- Problem to work on -
Omit the pictures and retype only the lines from the one containing "What is the measure of the" through the end of the listing, both ends included.

[Rows from a spatial reasoning dataset]
▬▬▬
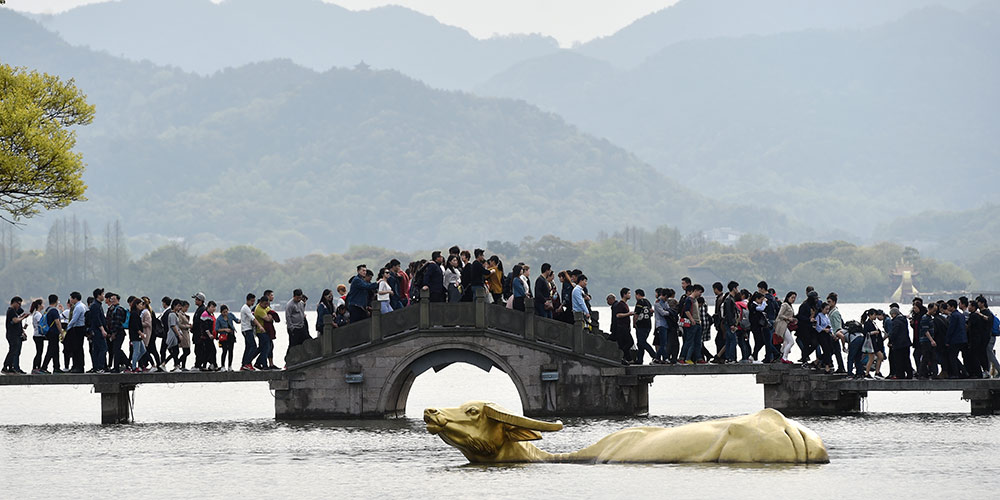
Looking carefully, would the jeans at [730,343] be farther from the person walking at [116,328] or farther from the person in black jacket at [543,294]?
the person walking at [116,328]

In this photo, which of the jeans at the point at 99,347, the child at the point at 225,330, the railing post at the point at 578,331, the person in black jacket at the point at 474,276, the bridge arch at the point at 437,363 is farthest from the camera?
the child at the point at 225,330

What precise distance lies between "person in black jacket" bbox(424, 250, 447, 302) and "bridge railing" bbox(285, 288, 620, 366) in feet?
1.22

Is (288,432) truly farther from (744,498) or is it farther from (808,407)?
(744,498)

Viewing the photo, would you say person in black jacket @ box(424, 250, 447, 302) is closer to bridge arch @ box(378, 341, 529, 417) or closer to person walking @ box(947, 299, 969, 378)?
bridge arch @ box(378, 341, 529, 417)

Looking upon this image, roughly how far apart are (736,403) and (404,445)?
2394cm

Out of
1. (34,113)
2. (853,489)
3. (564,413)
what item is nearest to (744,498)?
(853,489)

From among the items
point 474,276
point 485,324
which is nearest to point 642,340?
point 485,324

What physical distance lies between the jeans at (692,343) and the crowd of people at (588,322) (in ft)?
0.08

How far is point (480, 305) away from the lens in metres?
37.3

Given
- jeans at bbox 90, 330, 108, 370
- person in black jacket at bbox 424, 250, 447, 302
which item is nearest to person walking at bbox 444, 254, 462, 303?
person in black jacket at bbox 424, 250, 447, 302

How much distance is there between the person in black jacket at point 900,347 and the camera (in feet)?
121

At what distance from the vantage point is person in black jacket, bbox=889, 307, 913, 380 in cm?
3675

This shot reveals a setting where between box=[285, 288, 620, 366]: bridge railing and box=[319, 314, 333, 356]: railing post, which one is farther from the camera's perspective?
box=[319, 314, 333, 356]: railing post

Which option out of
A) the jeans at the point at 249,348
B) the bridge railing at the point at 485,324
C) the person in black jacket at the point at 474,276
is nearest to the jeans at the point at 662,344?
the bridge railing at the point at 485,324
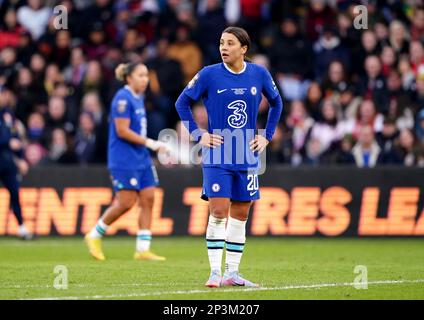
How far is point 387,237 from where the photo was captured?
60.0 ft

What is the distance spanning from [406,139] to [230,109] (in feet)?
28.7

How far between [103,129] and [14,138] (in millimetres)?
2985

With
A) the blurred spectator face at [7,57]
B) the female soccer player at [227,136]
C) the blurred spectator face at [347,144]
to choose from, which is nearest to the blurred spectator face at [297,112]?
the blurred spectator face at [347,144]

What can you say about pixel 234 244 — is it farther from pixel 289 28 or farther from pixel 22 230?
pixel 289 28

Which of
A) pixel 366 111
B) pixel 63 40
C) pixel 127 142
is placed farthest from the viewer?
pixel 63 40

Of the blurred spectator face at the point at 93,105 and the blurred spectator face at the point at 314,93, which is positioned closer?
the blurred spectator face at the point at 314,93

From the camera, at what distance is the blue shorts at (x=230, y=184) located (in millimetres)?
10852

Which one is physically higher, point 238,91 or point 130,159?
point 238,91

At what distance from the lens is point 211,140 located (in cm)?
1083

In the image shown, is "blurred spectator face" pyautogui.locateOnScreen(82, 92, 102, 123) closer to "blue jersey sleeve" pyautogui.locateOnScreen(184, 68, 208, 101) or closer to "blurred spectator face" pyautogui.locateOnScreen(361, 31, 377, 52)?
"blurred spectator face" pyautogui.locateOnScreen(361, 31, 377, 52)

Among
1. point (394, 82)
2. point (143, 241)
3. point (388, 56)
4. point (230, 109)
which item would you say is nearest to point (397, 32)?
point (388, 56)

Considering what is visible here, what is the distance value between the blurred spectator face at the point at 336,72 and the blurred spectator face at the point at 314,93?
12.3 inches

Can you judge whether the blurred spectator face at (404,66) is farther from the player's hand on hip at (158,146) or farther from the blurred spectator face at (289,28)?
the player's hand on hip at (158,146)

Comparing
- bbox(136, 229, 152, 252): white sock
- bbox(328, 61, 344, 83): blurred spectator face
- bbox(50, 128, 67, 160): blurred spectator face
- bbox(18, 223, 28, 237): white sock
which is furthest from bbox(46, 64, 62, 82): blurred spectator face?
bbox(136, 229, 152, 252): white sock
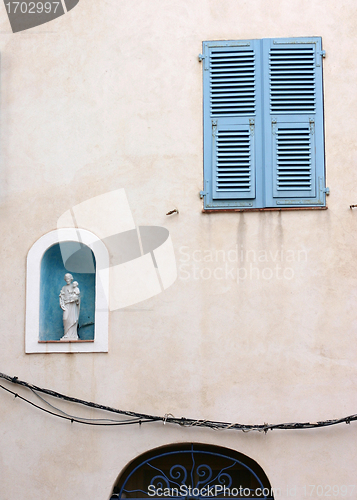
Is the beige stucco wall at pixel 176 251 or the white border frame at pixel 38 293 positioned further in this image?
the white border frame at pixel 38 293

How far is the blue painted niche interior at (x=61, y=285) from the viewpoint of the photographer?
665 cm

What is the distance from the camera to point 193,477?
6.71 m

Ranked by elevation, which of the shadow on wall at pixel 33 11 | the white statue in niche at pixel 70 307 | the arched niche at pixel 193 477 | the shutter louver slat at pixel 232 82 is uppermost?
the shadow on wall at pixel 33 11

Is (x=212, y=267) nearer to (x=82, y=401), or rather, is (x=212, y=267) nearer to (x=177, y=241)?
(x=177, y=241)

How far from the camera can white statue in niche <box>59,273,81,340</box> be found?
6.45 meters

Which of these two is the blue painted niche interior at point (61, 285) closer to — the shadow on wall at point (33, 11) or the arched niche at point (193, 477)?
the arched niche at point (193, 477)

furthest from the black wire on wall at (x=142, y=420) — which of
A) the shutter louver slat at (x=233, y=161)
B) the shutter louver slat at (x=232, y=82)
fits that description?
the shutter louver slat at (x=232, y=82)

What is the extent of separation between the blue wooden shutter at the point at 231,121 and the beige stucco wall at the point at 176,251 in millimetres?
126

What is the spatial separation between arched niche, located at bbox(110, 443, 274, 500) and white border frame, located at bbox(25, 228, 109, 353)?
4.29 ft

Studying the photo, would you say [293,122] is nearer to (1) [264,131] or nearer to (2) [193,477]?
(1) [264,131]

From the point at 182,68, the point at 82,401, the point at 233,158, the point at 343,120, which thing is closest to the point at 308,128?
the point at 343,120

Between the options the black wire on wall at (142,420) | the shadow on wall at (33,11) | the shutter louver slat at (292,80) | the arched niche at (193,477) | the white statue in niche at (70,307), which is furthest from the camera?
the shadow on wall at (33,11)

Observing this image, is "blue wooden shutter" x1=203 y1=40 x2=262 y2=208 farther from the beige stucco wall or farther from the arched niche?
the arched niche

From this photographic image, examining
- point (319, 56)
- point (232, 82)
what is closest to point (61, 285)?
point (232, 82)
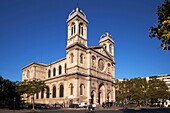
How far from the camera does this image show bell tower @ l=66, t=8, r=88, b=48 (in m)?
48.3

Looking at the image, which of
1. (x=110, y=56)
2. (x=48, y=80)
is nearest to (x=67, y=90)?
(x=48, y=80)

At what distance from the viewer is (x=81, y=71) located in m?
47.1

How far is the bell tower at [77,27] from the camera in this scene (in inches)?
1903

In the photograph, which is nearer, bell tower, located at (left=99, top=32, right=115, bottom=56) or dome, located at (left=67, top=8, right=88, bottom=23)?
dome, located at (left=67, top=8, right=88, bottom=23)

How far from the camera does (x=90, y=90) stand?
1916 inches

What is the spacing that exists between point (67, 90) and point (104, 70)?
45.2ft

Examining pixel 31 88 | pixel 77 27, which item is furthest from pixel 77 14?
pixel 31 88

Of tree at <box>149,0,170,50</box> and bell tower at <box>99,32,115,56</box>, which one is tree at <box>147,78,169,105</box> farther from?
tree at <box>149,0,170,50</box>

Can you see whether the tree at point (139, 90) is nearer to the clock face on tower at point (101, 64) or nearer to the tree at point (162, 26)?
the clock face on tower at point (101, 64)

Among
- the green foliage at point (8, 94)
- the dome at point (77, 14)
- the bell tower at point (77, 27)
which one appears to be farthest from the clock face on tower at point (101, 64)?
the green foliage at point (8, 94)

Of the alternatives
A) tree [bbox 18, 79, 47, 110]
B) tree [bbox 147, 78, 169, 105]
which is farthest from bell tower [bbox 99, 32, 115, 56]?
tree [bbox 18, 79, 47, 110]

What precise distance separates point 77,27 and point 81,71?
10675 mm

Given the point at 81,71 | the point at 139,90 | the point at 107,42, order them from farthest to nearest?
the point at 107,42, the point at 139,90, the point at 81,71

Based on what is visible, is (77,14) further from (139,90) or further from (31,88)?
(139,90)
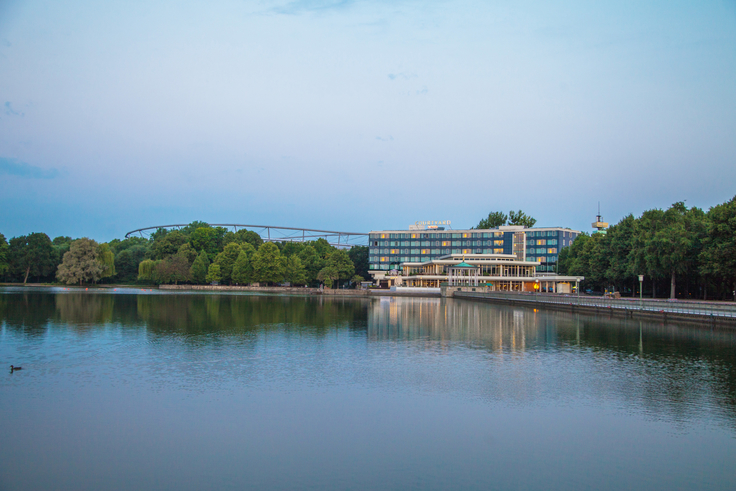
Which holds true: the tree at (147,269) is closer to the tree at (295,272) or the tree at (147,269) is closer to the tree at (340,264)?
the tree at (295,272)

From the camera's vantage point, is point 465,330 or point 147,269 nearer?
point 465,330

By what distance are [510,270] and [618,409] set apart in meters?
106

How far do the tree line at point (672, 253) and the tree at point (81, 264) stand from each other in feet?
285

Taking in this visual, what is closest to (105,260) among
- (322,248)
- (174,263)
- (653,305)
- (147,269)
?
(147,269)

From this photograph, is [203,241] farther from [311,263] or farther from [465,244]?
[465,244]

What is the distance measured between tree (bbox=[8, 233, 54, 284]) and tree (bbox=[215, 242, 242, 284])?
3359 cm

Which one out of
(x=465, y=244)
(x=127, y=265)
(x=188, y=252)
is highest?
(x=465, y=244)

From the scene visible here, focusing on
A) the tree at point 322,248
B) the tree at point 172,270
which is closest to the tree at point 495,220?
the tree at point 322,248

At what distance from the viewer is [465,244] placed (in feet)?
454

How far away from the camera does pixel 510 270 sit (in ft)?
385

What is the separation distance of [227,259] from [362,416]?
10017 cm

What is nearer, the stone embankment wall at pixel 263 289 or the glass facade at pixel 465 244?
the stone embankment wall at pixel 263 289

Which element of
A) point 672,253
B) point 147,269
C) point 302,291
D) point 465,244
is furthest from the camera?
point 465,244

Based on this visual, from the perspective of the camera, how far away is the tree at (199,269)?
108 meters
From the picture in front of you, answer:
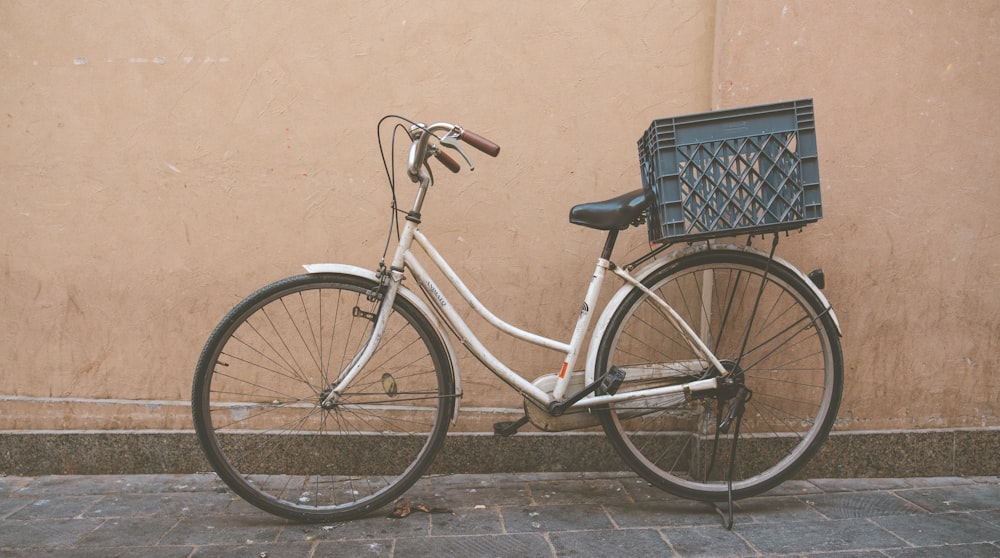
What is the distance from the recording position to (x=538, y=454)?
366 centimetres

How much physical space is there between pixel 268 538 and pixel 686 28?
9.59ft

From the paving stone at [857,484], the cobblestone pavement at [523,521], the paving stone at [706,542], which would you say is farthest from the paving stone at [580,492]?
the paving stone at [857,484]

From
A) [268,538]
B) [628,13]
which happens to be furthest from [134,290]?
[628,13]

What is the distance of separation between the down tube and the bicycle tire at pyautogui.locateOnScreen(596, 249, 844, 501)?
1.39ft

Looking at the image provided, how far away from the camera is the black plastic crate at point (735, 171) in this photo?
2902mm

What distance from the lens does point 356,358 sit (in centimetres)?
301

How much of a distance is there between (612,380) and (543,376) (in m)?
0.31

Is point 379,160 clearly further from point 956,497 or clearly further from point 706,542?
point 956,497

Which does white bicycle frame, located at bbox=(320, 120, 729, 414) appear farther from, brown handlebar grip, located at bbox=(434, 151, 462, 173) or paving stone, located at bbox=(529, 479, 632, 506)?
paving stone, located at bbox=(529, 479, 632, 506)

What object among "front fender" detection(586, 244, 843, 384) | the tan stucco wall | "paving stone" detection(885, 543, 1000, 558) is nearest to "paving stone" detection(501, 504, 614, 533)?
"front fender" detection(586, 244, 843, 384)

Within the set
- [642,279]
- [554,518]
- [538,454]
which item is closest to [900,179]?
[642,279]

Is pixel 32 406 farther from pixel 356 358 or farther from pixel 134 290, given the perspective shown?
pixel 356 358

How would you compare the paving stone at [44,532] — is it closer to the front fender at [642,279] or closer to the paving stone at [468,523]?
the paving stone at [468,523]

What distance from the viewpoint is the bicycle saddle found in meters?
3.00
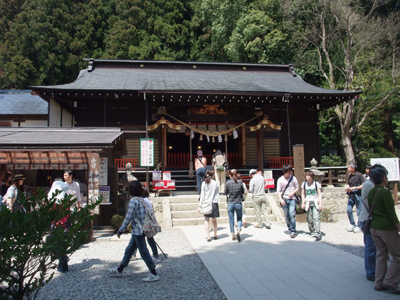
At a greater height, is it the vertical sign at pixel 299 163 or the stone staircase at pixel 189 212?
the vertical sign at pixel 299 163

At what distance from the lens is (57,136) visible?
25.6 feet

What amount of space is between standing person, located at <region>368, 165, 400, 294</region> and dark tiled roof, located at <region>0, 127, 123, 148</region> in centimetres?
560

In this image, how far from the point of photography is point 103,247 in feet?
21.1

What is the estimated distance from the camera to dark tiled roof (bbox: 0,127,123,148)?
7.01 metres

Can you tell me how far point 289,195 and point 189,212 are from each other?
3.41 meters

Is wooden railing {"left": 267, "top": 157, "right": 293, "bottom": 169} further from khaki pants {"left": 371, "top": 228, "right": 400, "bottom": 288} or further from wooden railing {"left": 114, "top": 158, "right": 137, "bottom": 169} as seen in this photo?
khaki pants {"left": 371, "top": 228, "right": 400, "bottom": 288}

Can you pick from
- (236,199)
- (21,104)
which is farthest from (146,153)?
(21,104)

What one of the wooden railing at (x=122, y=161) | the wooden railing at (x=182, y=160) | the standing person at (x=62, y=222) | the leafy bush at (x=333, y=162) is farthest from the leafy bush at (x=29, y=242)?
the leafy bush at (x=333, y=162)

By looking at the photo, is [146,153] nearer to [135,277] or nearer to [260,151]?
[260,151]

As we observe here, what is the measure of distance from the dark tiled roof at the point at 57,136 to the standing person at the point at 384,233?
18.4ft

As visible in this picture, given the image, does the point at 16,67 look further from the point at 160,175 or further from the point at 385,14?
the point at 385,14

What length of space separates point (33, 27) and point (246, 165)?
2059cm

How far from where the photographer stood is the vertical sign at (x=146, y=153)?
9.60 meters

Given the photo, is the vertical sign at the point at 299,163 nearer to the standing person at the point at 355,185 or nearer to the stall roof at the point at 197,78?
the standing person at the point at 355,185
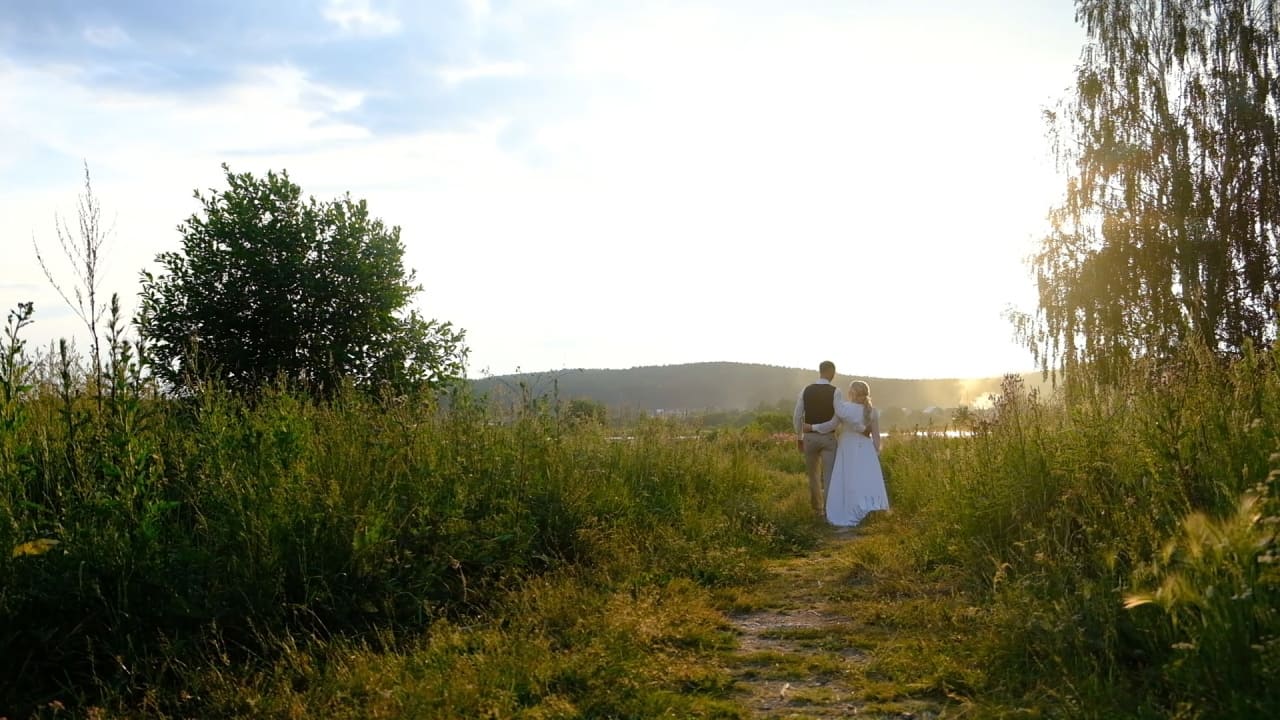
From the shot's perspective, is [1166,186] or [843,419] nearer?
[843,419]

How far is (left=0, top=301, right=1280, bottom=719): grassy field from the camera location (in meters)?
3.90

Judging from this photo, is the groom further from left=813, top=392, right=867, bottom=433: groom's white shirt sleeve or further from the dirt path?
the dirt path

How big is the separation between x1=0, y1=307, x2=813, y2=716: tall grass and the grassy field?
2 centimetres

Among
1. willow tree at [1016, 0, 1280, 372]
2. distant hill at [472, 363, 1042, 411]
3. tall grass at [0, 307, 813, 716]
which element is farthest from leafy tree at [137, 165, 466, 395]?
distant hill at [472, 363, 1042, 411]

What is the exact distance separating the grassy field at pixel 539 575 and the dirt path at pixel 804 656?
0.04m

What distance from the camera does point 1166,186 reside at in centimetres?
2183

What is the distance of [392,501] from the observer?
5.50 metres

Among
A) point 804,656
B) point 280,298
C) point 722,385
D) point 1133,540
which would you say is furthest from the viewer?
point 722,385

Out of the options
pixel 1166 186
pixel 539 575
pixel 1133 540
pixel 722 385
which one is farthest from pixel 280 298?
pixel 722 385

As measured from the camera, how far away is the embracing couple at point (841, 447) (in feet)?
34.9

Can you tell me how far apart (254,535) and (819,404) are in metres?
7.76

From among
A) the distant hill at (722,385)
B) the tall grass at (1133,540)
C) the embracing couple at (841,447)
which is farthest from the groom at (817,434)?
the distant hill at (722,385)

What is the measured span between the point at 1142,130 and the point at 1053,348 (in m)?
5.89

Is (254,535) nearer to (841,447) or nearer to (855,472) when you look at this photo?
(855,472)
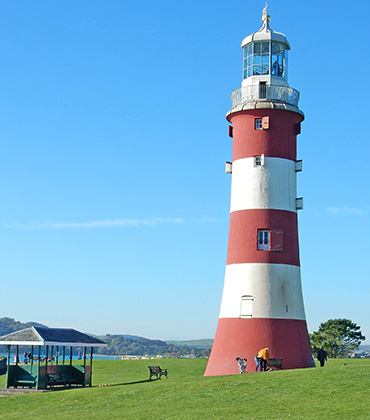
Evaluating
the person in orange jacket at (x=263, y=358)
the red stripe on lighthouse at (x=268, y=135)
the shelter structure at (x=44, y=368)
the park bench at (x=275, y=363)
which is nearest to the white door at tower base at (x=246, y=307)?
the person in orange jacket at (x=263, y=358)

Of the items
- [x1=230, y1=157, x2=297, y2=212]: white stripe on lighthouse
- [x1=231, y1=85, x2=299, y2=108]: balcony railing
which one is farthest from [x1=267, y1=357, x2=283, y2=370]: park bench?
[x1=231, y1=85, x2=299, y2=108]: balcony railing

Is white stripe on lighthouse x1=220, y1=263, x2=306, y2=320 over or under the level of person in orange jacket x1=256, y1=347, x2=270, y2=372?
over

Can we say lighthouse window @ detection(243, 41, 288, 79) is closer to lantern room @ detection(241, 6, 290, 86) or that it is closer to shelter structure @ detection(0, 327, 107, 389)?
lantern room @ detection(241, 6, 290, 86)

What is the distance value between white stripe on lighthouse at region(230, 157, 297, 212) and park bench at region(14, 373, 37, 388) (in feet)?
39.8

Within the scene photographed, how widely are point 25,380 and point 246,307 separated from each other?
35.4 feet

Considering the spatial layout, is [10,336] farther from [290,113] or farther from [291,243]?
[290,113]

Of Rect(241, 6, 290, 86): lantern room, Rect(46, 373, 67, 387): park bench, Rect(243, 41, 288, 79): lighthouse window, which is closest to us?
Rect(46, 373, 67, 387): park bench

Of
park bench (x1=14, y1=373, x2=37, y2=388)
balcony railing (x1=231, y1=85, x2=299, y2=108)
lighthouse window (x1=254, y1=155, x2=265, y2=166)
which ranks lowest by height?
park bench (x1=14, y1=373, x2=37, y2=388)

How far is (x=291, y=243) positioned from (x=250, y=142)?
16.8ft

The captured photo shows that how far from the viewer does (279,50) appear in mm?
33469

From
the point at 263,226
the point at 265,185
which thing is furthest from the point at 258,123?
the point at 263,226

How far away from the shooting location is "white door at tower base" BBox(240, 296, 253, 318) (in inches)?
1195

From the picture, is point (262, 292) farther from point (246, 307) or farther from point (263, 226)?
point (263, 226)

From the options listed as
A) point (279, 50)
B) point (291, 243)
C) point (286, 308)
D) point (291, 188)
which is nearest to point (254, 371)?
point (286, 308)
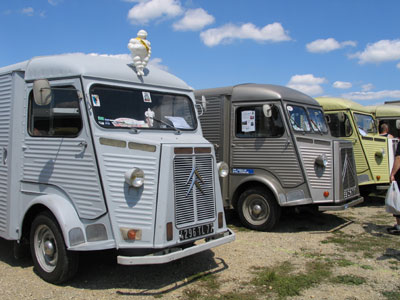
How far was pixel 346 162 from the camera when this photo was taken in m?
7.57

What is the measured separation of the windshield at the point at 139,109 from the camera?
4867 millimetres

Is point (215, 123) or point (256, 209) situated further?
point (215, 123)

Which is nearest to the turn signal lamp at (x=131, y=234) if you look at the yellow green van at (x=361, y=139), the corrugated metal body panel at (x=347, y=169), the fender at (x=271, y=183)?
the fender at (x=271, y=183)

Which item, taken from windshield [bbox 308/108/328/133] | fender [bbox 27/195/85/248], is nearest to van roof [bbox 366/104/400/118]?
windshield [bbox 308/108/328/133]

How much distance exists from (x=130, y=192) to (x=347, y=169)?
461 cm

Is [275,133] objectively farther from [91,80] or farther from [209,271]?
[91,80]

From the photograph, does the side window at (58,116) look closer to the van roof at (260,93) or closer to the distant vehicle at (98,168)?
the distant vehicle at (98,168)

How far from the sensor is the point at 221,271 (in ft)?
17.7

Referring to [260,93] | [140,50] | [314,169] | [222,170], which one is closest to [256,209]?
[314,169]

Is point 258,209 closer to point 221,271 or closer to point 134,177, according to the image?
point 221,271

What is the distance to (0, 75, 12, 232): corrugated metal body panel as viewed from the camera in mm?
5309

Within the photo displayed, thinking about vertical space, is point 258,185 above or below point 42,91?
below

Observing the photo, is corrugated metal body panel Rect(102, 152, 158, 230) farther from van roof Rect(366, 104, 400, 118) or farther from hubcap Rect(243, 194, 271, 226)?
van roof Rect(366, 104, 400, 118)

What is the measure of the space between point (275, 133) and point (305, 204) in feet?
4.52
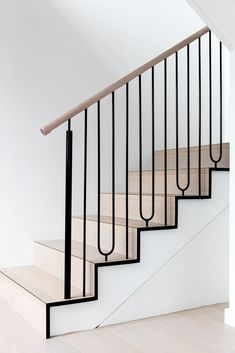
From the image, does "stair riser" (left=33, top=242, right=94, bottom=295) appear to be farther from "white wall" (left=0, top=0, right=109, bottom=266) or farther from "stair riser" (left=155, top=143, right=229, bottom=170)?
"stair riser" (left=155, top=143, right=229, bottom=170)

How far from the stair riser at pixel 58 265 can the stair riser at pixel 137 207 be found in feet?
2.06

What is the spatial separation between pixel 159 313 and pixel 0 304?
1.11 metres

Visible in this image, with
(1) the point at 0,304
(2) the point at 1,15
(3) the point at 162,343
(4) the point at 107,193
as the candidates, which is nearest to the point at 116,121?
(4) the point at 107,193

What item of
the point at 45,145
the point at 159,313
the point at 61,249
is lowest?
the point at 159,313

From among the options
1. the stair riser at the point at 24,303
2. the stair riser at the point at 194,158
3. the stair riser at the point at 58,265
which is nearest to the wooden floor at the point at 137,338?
▬▬▬
- Output of the task -
What is the measure of the space between point (275, 133) and point (305, 204) in feet?
4.52
From the image, does "stair riser" (left=33, top=242, right=94, bottom=295) appear to be farther from "white wall" (left=0, top=0, right=109, bottom=266) or farther from "stair riser" (left=155, top=143, right=229, bottom=170)?
"stair riser" (left=155, top=143, right=229, bottom=170)

How far from the stair riser at pixel 58 265 can the stair riser at pixel 137 207 be found in feet?
2.06

What is the spatial separation between pixel 159 313 and pixel 0 304?
1.11 metres

Visible in this image, with
(1) the point at 0,304
(2) the point at 1,15
(3) the point at 162,343
(4) the point at 107,193
as the candidates, which is nearest to the point at 116,121?
(4) the point at 107,193

What item of
the point at 45,145
the point at 159,313
the point at 61,249
is lowest?
the point at 159,313

From among the options
1. the stair riser at the point at 24,303
2. the stair riser at the point at 194,158
3. the stair riser at the point at 58,265
which is nearest to the wooden floor at the point at 137,338?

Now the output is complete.